Diplomatie environnementale: le Costa Rica en quête du soutien de la RDC pour son entrée à l’UA et sa candidature à la tête de l’ONU

 Le Costa Rica a sollicité l’appui de la République démocratique du Congo (RDC) pour deux démarches diplomatiques majeures : son admission en tant que membre observateur au sein de l’Union africaine (UA) et le soutien à la candidature de Rebeca Grynspan au poste de Secrétaire général des Nations unies.

Ces requêtes ont été formulées par le ministre costaricain de l’Environnement, Franz Tattenbach, lors d’une réunion bilatérale le 8 décembre, en marge de l’Assemblée des Nations unies pour l’Environnement, qui se tient à Nairobi, au Kenya. Il s’est entretenu avec la ministre congolaise de l’Environnement, du Développement durable et de la Nouvelle Économie du Climat, Marie Nyange Ndambo.

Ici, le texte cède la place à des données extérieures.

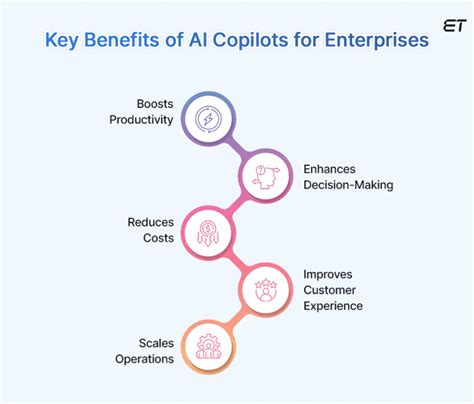 ET

Key Benefits of AI Copilots for Enterprises

Boosts Productivity

Enhances Decision-Making

Reduces Costs

Improves Customer Experience

Scales Operations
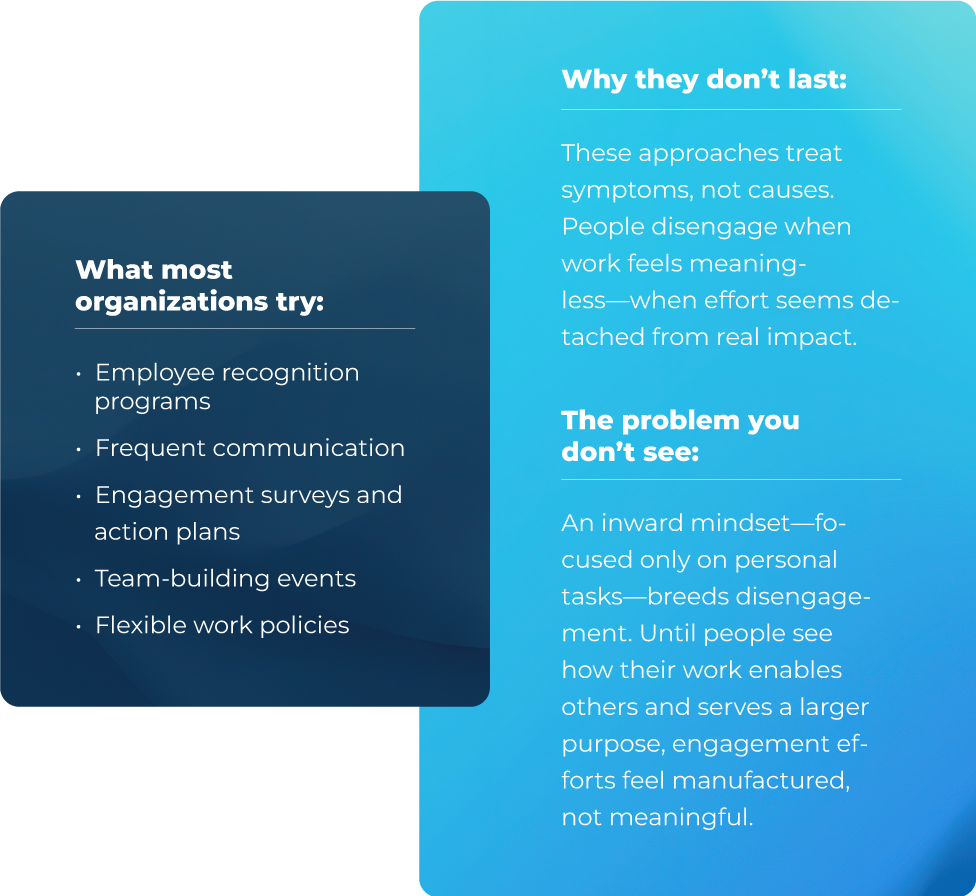 What most organizations try:

• Employee recognition programs
• Frequent communication
• Engagement surveys and action plans
• Team-building events
• Flexible work policies

Why they don't last:

These approaches treat symptoms, not causes. People disengage when work feels meaningless—when effort seems detached from real impact.

The problem you don't see:

An inward mindset—focused only on personal tasks—breeds disengagement. Until people see how their work enables others and serves a larger purpose, engagement efforts feel manufactured, not meaningful.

Souhaitant renforcer ses relations avec le continent africain, le Costa Rica prévoit de déposer en 2026 une demande officielle d’adhésion comme État observateur auprès de l’Union africaine. Selon Franz Tattenbach, cette volonté repose notamment sur les liens historiques entre son pays et le continent, une part importante de la population costaricaine étant d’ascendance africaine.

Le ministre costaricain a également sollicité le soutien de la RDC pour la candidature de Rebeca Grynspan, actuelle Secrétaire générale de la Conférence des Nations unies sur le commerce et le développement (CNUCED), au poste de Secrétaire général de l’ONU. Il a précisé que Mme Grynspan prévoit de visiter plusieurs pays africains si elle accède à ces hautes fonctions.

Au-delà des questions diplomatiques, Franz Tattenbach a présenté un catalogue d’opportunités de coopération dans le domaine environnemental, soulignant l’intérêt de son pays à renforcer ses liens avec la RDC. Il a également évoqué la vitalité du partenariat éducatif entre les deux pays, rappelant que 106 étudiants congolais poursuivent actuellement leurs études dans des universités costaricaines.

Le Costa Rica, pays résolument tourné vers le multiculturalisme, promeut par ailleurs le bilinguisme, ce qui pourrait ouvrir de nouvelles pistes de collaboration éducative.

En réponse, la ministre Marie Nyange Ndambo a salué l’initiative costaricaine et assuré qu’elle transmettrait ces requêtes à la ministre d’État, ministre des Affaires étrangères, dès son retour à Kinshasa. Elle a également invité le Costa Rica à poursuivre ses démarches de sensibilisation auprès des missions diplomatiques à New York.

Concernant la coopération dans le domaine linguistique et éducatif, la ministre a indiqué qu’elle relayerait ces propositions à son collègue en charge de l’Éducation.

La ministre congolaise séjourne actuellement à Nairobi, où elle prend part à l’Assemblée des Nations unies pour l’Environnement, l’organe mondial le plus élevé en matière de gouvernance environnementale. Réunissant 193 États membres tous les deux ans, cette plateforme définit les orientations internationales en matière de protection de l’environnement.